Given text

========================

Korea VC: Leaps of faith

Korean e-commerce start-ups have seen breakthroughs in fundraising over the last few years, but investors are already concerned about the future of the industry
To Tae Hea Nahm, managing director of Storm Ventures, the launch of Apple's iPhone in South Korea in 2009 was a milestone in more than just consumer electronics. By giving the country's internet users a truly open platform that it did not control, mobile carrier KT Corp. opened a window that the domestic e-commerce talent wasted no time climbing through.
"By opening up the mobile internet, that allowed companies like Kakao, Come2us, Coupang, anyone in the mobile service sector to really take off," says Nahm. "Before the iPhone, none of those companies could have succeeded in Korea, because KT controlled whatever software goes on the phone."
But now Nahm sees that window closing, thanks to the saturation of the local e-commerce market and the formidable obstacles presented for overseas expansion. While established domestic consumer internet businesses may continue to do well, newcomers to the market will have to deal with the growing power of China's internet players, while start-ups seeking to go overseas face similar challenges building a foreign customer base. In addition, the country's chaebols continue to pose a serious block to smaller companies hoping to tackle the business-to-business (B2B) space.
While not all investors agree with this assessment, many feel that Korean start-ups are facing challenging times. There are still opportunities available for new entrepreneurs and the country's well-developed mobile internet infrastructure and sophisticated consumer base remain a key attraction for e-commerce operators. But the need to focus on increasingly specific customer bases leaves industry players questioning their ability to capture the market share that the country's trailblazers have gained.

========================

Stored data
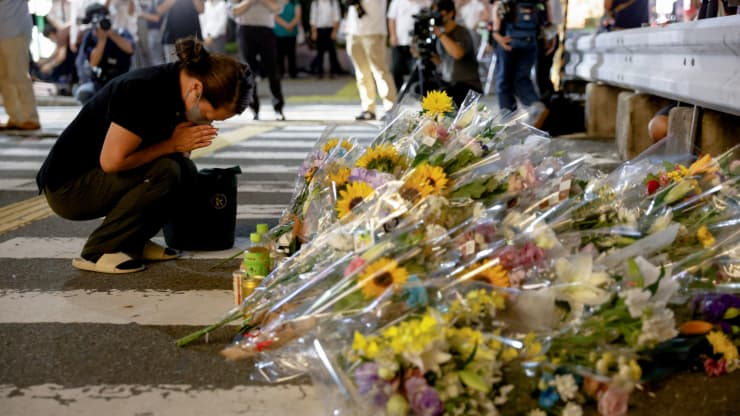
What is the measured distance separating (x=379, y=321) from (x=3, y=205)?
14.6ft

========================

Echo the Korea VC text exactly, starting at "Korean e-commerce start-ups" and ending at "time climbing through.".

Korean e-commerce start-ups have seen breakthroughs in fundraising over the last few years, but investors are already concerned about the future of the industry
To Tae Hea Nahm, managing director of Storm Ventures, the launch of Apple's iPhone in South Korea in 2009 was a milestone in more than just consumer electronics. By giving the country's internet users a truly open platform that it did not control, mobile carrier KT Corp. opened a window that the domestic e-commerce talent wasted no time climbing through.